Reading passage START
What to wear on plane

Suggestions for what to wear while traveling? Want to be warm and comfortable. Jeans? Sweats? Pack something to change into before landing in the carryon? Advice appreciated.

Posted by Karen
800 posts

Lori - when I'm traveling in the summer I like to wear a long skirt and sandals as I find it more comfortable to sit in a looser outfit for the flight. I can also tuck my feet under the skirt if I'm cold. I bring a light sweater and/or shawl that keeps me warm enough for the flight. In winter when I'm not going to bring a skirt anyway I will wear my most comfortable jeans and slip on shoes. I would never wear sweats because I would not wear them in public and see no use in bringing a separate outfit just to wear on the plane. If I am not doing carry-on for some reason, then I'll pack a pair of underwear and another tee-shirt top in my separate carry-on (along with toiletries) in case my bag gets lost. But otherwise I don't change before landing.
Reading passage END
Information supplied START
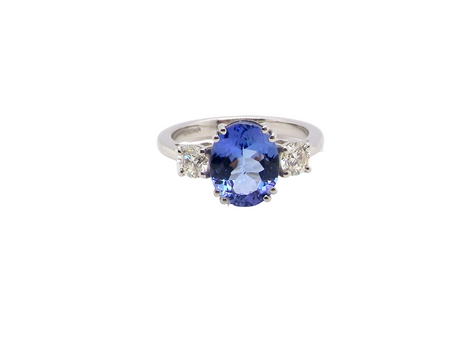 A fine three stone trilogy ring. The centre stone a 4A tanzanite gem stone, measures 10x8mm (est 3 carats)&nbsp;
Information supplied END
* Study questions:
[1] In the forum thread on what to wear on a plane, what does Karen wear for winter flights?
[2] Translate this sentence from the forum thread on what to wear on a plane into Spanish: "I can also tuck my feet under the skirt if I'm cold."
[3] Carry on the forum thread on what to wear on a plane, picking up right after Karen's reply.

* Outputs in order:
[1] The most comfortable pair of jeans and slip-on shoes.

[2] También puedo meter los pies debajo de la falda si tengo frío.

[3]
Posted by ed
355 posts

I go with comfort over looks. A few pointers: * Wear something on the plane you will use for other uses. You should not have a "plane only" outfit. But it is okay if that other use is PJs. * You body will expand with the change of air pressure. Tight fitting clothing will be extremely uncomfortable. (I had a friend who literally could not get her jeans closed after using the toilet. They were tight on her before we left and with the change in air pressure you should not close them. She had been complaining about the pain of them cutting her before going to the bathroom.) * Shoes should be easy to take off and put on. You are going to want to take them off on the plane but need to put them back on to go to the toilet. * Pockets can be handy. * I would rather wear sweats on the plane and change in the airport restroom than wear uncomfortable clothes on the plane. (Particularly true on red eyes) * Wear layers. Sometimes the plane is hot. Sometimes the plane is cool. Often in changes during the flight. I remember one domestic flight during the winter in which my gf had on a very thick sweatshirt and for some reason the plane was extremely hot. Being she wasn't willing to just be in her bra she had to leave the sweatshirt on. Had she worn a tee shirt under the sweatshirt she could have been much more comfortable.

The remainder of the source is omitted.